What the exercise asks:
Would you set down the data below exactly as shown?

The data:
=======

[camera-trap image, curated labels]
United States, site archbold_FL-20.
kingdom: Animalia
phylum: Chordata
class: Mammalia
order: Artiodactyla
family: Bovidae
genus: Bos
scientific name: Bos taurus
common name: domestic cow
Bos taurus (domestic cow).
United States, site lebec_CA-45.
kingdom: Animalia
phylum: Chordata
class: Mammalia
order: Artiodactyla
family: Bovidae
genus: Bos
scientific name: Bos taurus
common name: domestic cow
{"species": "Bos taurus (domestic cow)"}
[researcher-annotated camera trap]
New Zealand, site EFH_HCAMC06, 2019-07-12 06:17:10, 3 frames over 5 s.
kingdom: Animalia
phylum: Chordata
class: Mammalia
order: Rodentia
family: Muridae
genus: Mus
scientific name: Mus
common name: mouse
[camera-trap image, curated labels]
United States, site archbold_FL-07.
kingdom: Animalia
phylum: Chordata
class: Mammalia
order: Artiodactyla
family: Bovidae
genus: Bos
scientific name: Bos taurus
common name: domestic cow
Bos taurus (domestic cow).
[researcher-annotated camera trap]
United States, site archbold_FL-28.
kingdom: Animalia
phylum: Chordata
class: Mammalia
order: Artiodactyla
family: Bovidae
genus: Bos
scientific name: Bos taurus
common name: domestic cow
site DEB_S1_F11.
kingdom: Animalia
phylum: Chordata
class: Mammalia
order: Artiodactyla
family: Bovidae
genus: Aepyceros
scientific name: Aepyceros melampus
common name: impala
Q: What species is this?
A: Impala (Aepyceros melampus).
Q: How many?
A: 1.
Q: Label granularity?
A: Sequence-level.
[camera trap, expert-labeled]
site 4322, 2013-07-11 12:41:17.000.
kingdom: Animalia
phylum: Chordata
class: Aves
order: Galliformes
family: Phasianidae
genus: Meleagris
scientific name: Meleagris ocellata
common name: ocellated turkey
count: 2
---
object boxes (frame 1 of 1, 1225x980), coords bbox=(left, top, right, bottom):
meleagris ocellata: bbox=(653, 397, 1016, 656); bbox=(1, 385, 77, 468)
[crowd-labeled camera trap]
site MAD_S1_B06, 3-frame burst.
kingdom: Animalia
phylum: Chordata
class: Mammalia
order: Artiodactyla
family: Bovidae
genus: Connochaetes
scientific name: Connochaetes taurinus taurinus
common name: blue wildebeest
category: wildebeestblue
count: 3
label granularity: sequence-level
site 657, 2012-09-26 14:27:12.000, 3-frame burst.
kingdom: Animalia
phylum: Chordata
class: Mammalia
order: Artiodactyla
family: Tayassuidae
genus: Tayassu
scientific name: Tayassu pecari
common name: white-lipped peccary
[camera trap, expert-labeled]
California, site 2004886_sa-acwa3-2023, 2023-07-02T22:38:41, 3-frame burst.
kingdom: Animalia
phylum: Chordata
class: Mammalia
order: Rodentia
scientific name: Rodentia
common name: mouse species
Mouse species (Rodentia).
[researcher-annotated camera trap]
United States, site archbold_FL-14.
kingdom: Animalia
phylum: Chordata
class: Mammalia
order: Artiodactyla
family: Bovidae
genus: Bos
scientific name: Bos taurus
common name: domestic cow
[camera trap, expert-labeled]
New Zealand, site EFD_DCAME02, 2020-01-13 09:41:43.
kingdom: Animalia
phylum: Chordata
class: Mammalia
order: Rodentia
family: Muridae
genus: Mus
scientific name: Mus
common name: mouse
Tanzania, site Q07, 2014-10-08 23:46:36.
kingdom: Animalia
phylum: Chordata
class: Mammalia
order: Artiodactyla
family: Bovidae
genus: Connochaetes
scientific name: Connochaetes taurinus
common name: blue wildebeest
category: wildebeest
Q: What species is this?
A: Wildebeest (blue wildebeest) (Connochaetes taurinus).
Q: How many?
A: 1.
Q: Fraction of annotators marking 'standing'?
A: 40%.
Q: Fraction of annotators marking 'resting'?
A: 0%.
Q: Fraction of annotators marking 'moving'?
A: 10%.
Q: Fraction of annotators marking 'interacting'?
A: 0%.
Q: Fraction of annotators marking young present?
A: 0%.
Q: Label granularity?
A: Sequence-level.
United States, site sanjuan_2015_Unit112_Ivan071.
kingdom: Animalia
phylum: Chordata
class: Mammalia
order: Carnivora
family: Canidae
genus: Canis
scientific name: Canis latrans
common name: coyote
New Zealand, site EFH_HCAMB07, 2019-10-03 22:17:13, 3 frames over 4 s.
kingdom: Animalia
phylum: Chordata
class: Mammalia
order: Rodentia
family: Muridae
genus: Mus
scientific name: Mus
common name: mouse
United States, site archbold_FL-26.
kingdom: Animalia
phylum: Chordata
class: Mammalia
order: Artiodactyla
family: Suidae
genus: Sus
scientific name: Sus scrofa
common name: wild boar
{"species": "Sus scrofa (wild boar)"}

=======

Result below:
[camera-trap image, curated labels]
United States, site archbold_FL-20.
kingdom: Animalia
phylum: Chordata
class: Mammalia
order: Artiodactyla
family: Bovidae
genus: Bos
scientific name: Bos taurus
common name: domestic cow
Bos taurus (domestic cow).
United States, site lebec_CA-45.
kingdom: Animalia
phylum: Chordata
class: Mammalia
order: Artiodactyla
family: Bovidae
genus: Bos
scientific name: Bos taurus
common name: domestic cow
{"species": "Bos taurus (domestic cow)"}
[researcher-annotated camera trap]
New Zealand, site EFH_HCAMC06, 2019-07-12 06:17:10, 3 frames over 5 s.
kingdom: Animalia
phylum: Chordata
class: Mammalia
order: Rodentia
family: Muridae
genus: Mus
scientific name: Mus
common name: mouse
[camera-trap image, curated labels]
United States, site archbold_FL-07.
kingdom: Animalia
phylum: Chordata
class: Mammalia
order: Artiodactyla
family: Bovidae
genus: Bos
scientific name: Bos taurus
common name: domestic cow
Bos taurus (domestic cow).
[researcher-annotated camera trap]
United States, site archbold_FL-28.
kingdom: Animalia
phylum: Chordata
class: Mammalia
order: Artiodactyla
family: Bovidae
genus: Bos
scientific name: Bos taurus
common name: domestic cow
site DEB_S1_F11.
kingdom: Animalia
phylum: Chordata
class: Mammalia
order: Artiodactyla
family: Bovidae
genus: Aepyceros
scientific name: Aepyceros melampus
common name: impala
Q: What species is this?
A: Impala (Aepyceros melampus).
Q: How many?
A: 1.
Q: Label granularity?
A: Sequence-level.
[camera trap, expert-labeled]
site 4322, 2013-07-11 12:41:17.000.
kingdom: Animalia
phylum: Chordata
class: Aves
order: Galliformes
family: Phasianidae
genus: Meleagris
scientific name: Meleagris ocellata
common name: ocellated turkey
count: 2
---
object boxes (frame 1 of 1, 1225x980), coords bbox=(left, top, right, bottom):
meleagris ocellata: bbox=(653, 397, 1016, 656); bbox=(1, 385, 77, 468)
[crowd-labeled camera trap]
site MAD_S1_B06, 3-frame burst.
kingdom: Animalia
phylum: Chordata
class: Mammalia
order: Artiodactyla
family: Bovidae
genus: Connochaetes
scientific name: Connochaetes taurinus taurinus
common name: blue wildebeest
category: wildebeestblue
count: 3
label granularity: sequence-level
site 657, 2012-09-26 14:27:12.000, 3-frame burst.
kingdom: Animalia
phylum: Chordata
class: Mammalia
order: Artiodactyla
family: Tayassuidae
genus: Tayassu
scientific name: Tayassu pecari
common name: white-lipped peccary
[camera trap, expert-labeled]
California, site 2004886_sa-acwa3-2023, 2023-07-02T22:38:41, 3-frame burst.
kingdom: Animalia
phylum: Chordata
class: Mammalia
order: Rodentia
scientific name: Rodentia
common name: mouse species
Mouse species (Rodentia).
[researcher-annotated camera trap]
United States, site archbold_FL-14.
kingdom: Animalia
phylum: Chordata
class: Mammalia
order: Artiodactyla
family: Bovidae
genus: Bos
scientific name: Bos taurus
common name: domestic cow
[camera trap, expert-labeled]
New Zealand, site EFD_DCAME02, 2020-01-13 09:41:43.
kingdom: Animalia
phylum: Chordata
class: Mammalia
order: Rodentia
family: Muridae
genus: Mus
scientific name: Mus
common name: mouse
Tanzania, site Q07, 2014-10-08 23:46:36.
kingdom: Animalia
phylum: Chordata
class: Mammalia
order: Artiodactyla
family: Bovidae
genus: Connochaetes
scientific name: Connochaetes taurinus
common name: blue wildebeest
category: wildebeest
Q: What species is this?
A: Wildebeest (blue wildebeest) (Connochaetes taurinus).
Q: How many?
A: 1.
Q: Fraction of annotators marking 'standing'?
A: 40%.
Q: Fraction of annotators marking 'resting'?
A: 0%.
Q: Fraction of annotators marking 'moving'?
A: 10%.
Q: Fraction of annotators marking 'interacting'?
A: 0%.
Q: Fraction of annotators marking young present?
A: 0%.
Q: Label granularity?
A: Sequence-level.
United States, site sanjuan_2015_Unit112_Ivan071.
kingdom: Animalia
phylum: Chordata
class: Mammalia
order: Carnivora
family: Canidae
genus: Canis
scientific name: Canis latrans
common name: coyote
New Zealand, site EFH_HCAMB07, 2019-10-03 22:17:13, 3 frames over 4 s.
kingdom: Animalia
phylum: Chordata
class: Mammalia
order: Rodentia
family: Muridae
genus: Mus
scientific name: Mus
common name: mouse
United States, site archbold_FL-26.
kingdom: Animalia
phylum: Chordata
class: Mammalia
order: Artiodactyla
family: Suidae
genus: Sus
scientific name: Sus scrofa
common name: wild boar
{"species": "Sus scrofa (wild boar)"}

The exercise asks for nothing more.